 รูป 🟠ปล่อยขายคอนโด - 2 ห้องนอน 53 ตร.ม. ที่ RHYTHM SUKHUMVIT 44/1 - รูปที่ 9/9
********************
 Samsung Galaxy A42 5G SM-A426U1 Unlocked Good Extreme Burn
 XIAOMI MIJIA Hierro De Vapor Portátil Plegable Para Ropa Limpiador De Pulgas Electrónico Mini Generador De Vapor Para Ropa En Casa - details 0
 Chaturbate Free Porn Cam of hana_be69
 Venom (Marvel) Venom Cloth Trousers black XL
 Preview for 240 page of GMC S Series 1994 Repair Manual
********************
Task directions: Give the exact lines, and only those, from the line containing "Chaturbate Free Porn Cam of hana_be69" through the line containing "Preview for 240" in the entries above.

Solution to this task:
 Chaturbate Free Porn Cam of hana_be69
 Venom (Marvel) Venom Cloth Trousers black XL
 Preview for 240 page of GMC S Series 1994 Repair Manual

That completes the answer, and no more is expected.